↓↓↓

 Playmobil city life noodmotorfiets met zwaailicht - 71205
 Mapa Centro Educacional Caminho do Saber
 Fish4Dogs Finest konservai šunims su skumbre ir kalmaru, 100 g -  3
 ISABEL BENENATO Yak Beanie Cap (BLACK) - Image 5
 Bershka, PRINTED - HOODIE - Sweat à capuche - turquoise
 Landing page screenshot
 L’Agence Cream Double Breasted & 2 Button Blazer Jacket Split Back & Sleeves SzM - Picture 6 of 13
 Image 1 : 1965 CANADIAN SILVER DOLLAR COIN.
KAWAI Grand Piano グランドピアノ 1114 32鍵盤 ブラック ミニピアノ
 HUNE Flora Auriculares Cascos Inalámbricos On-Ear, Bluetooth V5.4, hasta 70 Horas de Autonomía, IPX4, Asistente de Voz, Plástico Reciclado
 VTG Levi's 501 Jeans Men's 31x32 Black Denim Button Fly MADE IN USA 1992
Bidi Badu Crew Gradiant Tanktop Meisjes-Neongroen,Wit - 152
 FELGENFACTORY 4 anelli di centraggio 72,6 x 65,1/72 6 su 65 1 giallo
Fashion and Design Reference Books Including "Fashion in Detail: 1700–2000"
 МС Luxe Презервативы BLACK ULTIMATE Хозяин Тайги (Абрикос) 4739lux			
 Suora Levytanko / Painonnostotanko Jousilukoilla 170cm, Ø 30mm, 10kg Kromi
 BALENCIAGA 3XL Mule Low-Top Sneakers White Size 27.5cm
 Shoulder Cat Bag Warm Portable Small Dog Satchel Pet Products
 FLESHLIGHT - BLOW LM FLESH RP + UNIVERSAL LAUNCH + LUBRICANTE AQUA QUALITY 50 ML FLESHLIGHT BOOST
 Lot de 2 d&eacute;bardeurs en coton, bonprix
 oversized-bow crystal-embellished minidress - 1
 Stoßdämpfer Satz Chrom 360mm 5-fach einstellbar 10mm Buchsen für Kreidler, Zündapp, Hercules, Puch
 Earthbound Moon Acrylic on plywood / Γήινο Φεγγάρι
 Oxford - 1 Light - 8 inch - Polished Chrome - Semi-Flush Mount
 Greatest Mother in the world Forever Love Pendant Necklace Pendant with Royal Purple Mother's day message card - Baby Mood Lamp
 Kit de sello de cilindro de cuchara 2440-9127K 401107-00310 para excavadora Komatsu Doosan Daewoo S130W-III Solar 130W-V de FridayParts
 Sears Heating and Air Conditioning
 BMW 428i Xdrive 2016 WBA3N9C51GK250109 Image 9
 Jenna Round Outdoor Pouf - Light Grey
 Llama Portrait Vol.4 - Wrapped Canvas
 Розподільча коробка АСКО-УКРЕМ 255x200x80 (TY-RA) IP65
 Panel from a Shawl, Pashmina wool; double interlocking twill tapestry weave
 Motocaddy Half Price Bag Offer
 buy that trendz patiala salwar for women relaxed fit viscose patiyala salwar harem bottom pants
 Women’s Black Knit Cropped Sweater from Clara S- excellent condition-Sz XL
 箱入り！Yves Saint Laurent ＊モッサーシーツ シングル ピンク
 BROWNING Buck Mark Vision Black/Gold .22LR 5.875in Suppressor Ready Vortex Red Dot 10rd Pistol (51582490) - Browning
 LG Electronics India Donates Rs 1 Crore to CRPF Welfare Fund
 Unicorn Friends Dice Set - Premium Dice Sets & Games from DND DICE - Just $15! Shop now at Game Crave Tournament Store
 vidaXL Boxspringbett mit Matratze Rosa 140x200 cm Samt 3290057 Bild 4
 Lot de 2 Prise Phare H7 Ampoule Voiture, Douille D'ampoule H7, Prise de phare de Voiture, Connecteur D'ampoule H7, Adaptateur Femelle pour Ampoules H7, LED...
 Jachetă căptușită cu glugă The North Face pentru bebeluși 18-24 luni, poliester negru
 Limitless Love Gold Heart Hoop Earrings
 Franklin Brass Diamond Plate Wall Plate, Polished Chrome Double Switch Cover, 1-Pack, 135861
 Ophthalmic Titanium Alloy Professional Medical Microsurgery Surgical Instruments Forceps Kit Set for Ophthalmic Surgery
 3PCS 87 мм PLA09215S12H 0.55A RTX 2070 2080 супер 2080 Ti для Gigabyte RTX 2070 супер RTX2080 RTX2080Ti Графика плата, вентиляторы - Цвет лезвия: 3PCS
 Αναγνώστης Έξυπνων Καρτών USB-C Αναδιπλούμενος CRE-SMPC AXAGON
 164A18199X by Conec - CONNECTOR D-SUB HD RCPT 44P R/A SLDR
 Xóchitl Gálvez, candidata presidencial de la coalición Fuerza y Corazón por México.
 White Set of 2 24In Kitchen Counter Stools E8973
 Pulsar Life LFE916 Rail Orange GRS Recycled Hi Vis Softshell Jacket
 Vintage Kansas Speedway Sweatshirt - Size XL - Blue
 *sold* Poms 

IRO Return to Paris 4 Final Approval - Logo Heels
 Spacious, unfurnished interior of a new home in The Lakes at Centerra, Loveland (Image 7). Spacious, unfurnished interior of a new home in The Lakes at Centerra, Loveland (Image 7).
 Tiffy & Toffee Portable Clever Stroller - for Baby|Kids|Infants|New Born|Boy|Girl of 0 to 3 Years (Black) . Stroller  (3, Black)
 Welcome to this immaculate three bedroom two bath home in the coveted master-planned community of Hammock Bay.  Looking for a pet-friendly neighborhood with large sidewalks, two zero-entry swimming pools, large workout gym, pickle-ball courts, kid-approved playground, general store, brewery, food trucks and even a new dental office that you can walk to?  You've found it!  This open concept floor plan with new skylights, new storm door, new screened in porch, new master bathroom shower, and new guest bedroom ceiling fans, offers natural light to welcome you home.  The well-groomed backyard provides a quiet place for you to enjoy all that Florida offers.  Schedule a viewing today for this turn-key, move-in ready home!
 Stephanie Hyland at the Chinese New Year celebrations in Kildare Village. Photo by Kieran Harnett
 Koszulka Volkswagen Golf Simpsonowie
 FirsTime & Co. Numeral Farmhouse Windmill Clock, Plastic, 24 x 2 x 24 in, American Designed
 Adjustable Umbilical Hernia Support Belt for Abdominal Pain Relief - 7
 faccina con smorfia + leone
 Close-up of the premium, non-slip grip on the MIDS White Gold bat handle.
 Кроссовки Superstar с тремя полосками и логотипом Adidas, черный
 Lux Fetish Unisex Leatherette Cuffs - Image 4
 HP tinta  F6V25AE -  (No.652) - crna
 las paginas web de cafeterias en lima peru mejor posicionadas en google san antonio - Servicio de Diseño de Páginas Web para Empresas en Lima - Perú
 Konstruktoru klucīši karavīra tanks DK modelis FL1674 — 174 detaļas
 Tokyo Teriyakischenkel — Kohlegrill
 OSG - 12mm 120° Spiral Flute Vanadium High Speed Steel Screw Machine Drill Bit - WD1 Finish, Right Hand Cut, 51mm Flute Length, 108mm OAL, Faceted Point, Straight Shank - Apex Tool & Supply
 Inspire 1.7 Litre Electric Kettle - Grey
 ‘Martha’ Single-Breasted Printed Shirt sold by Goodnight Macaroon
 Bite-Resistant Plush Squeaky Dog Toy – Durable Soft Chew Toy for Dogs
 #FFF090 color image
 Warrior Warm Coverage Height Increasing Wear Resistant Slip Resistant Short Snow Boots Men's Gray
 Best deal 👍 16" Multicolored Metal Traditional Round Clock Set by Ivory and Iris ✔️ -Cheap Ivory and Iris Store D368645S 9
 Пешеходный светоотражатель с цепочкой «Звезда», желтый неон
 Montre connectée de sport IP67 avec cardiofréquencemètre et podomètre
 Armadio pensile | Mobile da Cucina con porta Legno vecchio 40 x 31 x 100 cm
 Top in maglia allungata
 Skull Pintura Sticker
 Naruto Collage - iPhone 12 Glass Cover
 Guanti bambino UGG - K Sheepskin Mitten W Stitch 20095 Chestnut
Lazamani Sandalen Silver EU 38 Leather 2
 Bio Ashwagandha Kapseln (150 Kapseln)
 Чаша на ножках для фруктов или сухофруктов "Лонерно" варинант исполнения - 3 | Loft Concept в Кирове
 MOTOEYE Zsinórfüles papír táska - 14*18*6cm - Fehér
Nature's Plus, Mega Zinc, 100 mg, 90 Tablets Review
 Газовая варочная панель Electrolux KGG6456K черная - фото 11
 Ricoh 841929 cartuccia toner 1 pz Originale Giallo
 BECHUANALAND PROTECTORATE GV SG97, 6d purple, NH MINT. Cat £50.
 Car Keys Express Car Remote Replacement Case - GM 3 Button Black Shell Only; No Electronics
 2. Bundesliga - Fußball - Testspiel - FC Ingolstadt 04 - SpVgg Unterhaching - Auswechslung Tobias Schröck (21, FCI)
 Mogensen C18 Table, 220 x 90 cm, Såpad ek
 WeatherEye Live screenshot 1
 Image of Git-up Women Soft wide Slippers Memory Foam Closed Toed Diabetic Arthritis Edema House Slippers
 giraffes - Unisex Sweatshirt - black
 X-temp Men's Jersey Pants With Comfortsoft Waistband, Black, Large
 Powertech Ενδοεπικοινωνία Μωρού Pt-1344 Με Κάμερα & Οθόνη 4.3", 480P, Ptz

↑↑↑

* **Exercise aim**
Nothing but the lines from the top of the records down to the line with "L’Agence Cream Double" belongs in the answer; repeat them exactly.

* **Finished task**
 Playmobil city life noodmotorfiets met zwaailicht - 71205
 Mapa Centro Educacional Caminho do Saber
 Fish4Dogs Finest konservai šunims su skumbre ir kalmaru, 100 g -  3
 ISABEL BENENATO Yak Beanie Cap (BLACK) - Image 5
 Bershka, PRINTED - HOODIE - Sweat à capuche - turquoise
 Landing page screenshot
 L’Agence Cream Double Breasted & 2 Button Blazer Jacket Split Back & Sleeves SzM - Picture 6 of 13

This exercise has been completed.